README.md · crestf411/MN-Slush at main

metadata

library_name: transformers
tags:
  - not-for-all-audiences
  - mergekit
datasets:
  - crestf411/LimaRP-DS
  - Gryphe/Sonnet3.5-Charcard-Roleplay
  - anthracite-org/c2_logs_32k_mistral-v3_v1.2_no_system
  - anthracite-org/kalo-opus-instruct-22k-no-refusal-no-system
  - anthracite-org/kalo-opus-instruct-3k-filtered-no-system
  - anthracite-org/nopm_claude_writing_fixed
base_model:
  - mistralai/Mistral-Nemo-Instruct-2407

(GGUFs)

Slush is a two-stage model trained with high LoRA dropout, where stage 1 is a pretraining continuation on the base model, aimed at boosting the model's creativity and writing capabilities. This is then merged into the instruction tune model, and stage 2 is a fine tuning step on top of this to further enhance its roleplaying capabilities and/or to repair any damage caused in the stage 1 merge.

This is still early stage. As always, feedback is welcome, and begone if you demand perfection.

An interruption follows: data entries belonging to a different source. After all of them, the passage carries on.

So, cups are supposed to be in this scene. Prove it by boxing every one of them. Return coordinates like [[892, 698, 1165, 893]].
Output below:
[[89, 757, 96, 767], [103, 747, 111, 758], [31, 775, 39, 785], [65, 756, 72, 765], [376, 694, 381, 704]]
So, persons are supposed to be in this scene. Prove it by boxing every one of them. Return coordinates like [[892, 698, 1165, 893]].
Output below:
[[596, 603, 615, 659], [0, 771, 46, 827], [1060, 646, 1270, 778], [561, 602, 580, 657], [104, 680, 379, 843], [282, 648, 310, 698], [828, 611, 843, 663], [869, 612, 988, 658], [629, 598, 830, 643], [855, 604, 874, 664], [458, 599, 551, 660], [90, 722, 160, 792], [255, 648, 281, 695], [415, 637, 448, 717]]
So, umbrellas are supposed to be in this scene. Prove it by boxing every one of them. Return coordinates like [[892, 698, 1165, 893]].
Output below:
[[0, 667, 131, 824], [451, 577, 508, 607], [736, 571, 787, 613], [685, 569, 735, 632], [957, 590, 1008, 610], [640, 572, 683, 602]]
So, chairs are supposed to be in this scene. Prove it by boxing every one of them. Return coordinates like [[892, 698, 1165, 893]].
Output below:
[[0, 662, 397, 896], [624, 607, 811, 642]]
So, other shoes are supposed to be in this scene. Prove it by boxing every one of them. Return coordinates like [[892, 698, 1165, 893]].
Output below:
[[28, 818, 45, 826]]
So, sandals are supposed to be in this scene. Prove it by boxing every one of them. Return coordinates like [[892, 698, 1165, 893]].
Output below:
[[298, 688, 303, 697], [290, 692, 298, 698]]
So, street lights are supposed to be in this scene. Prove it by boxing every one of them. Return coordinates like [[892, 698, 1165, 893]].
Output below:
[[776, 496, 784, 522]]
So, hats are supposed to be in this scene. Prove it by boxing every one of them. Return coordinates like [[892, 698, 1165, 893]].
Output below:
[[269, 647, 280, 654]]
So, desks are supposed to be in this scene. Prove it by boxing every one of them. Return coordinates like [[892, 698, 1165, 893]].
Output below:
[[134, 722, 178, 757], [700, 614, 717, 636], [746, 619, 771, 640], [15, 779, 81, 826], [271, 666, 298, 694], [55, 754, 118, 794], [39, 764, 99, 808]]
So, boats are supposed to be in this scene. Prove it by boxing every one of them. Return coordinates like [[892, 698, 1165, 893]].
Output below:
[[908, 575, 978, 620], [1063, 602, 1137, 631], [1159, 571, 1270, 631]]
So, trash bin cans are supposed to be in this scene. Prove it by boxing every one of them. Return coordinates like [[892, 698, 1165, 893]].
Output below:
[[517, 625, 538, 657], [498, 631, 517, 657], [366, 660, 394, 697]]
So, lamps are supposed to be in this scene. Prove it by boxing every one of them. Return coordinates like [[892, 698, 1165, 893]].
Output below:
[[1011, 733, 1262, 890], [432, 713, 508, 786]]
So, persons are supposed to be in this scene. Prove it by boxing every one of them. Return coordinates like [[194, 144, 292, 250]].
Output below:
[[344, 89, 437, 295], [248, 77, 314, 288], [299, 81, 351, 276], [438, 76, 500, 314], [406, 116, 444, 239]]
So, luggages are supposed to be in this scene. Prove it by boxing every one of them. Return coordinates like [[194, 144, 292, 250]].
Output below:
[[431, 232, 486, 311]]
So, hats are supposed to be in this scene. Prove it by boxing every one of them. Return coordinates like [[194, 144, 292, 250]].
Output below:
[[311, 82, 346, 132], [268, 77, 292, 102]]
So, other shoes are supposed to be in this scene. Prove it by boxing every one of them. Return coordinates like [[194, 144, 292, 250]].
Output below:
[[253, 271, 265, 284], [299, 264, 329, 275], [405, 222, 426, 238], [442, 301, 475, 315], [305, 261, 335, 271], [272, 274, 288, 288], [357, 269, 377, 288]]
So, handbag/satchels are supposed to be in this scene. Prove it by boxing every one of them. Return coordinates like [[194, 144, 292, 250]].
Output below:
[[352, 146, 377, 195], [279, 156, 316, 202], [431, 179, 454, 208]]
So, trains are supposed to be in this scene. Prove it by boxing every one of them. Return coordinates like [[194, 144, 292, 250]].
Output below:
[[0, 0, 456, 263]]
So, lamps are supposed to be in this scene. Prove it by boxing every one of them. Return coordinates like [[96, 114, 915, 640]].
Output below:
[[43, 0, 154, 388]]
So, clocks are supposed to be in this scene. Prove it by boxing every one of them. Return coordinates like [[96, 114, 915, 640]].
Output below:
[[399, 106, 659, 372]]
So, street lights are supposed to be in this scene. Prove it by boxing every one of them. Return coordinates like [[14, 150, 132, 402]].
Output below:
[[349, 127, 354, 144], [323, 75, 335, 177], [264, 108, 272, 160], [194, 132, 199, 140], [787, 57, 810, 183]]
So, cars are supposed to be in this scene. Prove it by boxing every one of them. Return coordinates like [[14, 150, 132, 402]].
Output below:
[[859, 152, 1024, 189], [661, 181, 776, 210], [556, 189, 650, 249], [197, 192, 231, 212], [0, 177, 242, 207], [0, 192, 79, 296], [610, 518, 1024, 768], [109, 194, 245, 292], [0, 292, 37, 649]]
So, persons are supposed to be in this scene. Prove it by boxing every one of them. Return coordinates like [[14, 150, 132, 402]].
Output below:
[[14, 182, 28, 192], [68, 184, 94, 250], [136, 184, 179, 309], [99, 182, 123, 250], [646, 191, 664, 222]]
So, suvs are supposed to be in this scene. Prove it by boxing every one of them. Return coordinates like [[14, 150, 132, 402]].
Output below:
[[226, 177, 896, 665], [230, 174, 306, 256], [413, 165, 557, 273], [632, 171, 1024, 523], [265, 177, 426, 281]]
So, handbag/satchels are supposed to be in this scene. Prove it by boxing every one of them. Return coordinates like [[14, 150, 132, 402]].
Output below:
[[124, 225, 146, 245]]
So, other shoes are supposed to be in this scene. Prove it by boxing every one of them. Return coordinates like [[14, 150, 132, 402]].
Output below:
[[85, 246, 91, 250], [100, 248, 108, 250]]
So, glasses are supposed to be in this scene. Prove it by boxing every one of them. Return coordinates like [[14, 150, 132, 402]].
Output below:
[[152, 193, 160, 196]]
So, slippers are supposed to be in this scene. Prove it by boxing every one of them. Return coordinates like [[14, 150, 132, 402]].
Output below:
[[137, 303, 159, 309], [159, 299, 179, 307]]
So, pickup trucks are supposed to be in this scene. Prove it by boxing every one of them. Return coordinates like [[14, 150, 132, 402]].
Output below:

The second stage, like the Sunfall series, follows the Silly Tavern preset (Mistral V2 & V3, though V3-Tekken works fine), so ymmv in particular if you use some other tool and/or preset.

Parameter suggestions:

I did all my testing with temp 1, min-p 0.1, DRY 0.8.

Training details:

Stage 1 (continued pretraining)
- Target: mistralai/Mistral-Nemo-Base-2407 (resulting LoRA merged into mistralai/Mistral-Nemo-Instruct-2407)
- LoRA dropout 0.5 (motivation)
- LoRA rank 64, alpha 128 (motivation)
- LR cosine 4e-6
- LoRA+ with LR Ratio: 15
- Context size: 16384
- Gradient accumulation steps: 4
- Epochs: 1
Stage 2 (fine tune)
- Target: Stage 1 model
- LoRA dropout 0.5
- LoRA rank 32, alpha 64
- LR cosine 5e-6 (min 5e-7)
- LoRA+ with LR Ratio: 15
- Context size: 16384
- Gradient accumulation steps: 4
- Epochs: 2

Merge Details

Merge Method

This model was merged using the TIES merge method using mistralai/Mistral-Nemo-Base-2407 as a base.

Configuration

The following YAML configuration was used to produce this model:

models:
  - model: stage1-on-instruct
    parameters:
      weight: 1
      density: 1
  - model: stage2-on-stage1
    parameters:
      weight: 0.7
      density: 1
  - model: mistralai/Mistral-Nemo-Instruct-2407
    parameters:
      weight: 1
      density: 1
merge_method: ties
base_model: mistralai/Mistral-Nemo-Base-2407
parameters:
  weight: 1
  density: 1
  normalize: true
  int8_mask: true
tokenizer_source: mistralai/Mistral-Nemo-Instruct-2407
dtype: bfloat16